“A volte la magia funziona” – Terry Brooks


Voto: / 5

“A volte la magia funziona” (Milano, Mondadori 2003) è l’unico libro di Terry Brooks che possiedo e che ho letto. Perché a me il fantasy non piace molto. È un genere letterario che frequento pochissimo, e limitatamente ad alcuni autori. Fra loro c’è Neil Gaiman. La sua scrittura mi piace molto perché non sembra fantasy. Lo scrive come se fosse un genere diverso. Per questo mi piace.


Sono poco fantasy…oso

Ma allora come mai ho quel libro di Terry Brooks?
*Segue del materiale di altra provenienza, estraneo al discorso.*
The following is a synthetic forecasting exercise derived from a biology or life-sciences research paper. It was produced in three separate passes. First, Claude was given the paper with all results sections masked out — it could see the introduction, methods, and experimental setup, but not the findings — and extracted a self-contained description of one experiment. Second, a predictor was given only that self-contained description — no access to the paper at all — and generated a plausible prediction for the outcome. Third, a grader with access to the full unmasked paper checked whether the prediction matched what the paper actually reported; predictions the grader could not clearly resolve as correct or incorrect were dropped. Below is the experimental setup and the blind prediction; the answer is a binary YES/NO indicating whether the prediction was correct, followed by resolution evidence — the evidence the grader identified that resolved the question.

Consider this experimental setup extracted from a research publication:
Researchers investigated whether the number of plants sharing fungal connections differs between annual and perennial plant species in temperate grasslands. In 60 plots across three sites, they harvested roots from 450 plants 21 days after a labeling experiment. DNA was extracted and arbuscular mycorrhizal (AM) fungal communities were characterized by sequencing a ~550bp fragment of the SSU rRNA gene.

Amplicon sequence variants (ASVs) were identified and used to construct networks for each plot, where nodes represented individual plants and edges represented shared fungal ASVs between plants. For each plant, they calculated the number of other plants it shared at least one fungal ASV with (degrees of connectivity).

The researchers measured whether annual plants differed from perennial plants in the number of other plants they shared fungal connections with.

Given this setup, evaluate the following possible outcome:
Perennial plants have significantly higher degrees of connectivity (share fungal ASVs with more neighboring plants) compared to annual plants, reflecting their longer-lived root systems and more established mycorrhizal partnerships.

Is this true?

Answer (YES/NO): NO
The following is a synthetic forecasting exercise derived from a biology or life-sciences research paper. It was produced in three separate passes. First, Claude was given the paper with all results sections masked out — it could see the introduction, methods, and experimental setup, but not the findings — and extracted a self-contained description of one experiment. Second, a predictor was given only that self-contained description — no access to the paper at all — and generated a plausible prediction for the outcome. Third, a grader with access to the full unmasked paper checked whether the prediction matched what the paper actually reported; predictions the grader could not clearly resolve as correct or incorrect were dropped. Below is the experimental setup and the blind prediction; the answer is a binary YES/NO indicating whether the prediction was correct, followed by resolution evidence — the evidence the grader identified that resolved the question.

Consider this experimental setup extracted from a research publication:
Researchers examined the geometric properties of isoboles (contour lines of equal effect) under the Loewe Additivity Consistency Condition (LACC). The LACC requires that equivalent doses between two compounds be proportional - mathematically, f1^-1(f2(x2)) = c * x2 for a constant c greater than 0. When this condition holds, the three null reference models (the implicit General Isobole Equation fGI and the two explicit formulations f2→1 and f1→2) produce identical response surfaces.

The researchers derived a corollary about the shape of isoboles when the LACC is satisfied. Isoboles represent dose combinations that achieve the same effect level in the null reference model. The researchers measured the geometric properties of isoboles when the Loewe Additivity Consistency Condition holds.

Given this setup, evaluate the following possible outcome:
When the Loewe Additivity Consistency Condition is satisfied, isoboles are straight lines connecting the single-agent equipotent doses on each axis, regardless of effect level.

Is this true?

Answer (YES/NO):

Sostanzialmente per due motivi. Il primo è che si tratta di un saggio e non di un romanzo. Il secondo è che mi è stato regalato anni fa a Natale. O per un mio compleanno. Vai a ricordarti, se sei capace.

Un manuale che non è un manuale

Il sottotitolo del volume è “Lezioni da una vita di scrittura”.

Sebbene sia meno corposo rispetto a “On writing” di Stephen King, si mantiene nei paraggi. Perché anche in questo caso uno scrittore affermato di un genere non mainstream sceglie di aprire il proprio laboratorio al lettore. Raccontando sostanzialmente se stesso. E il proprio lavoro.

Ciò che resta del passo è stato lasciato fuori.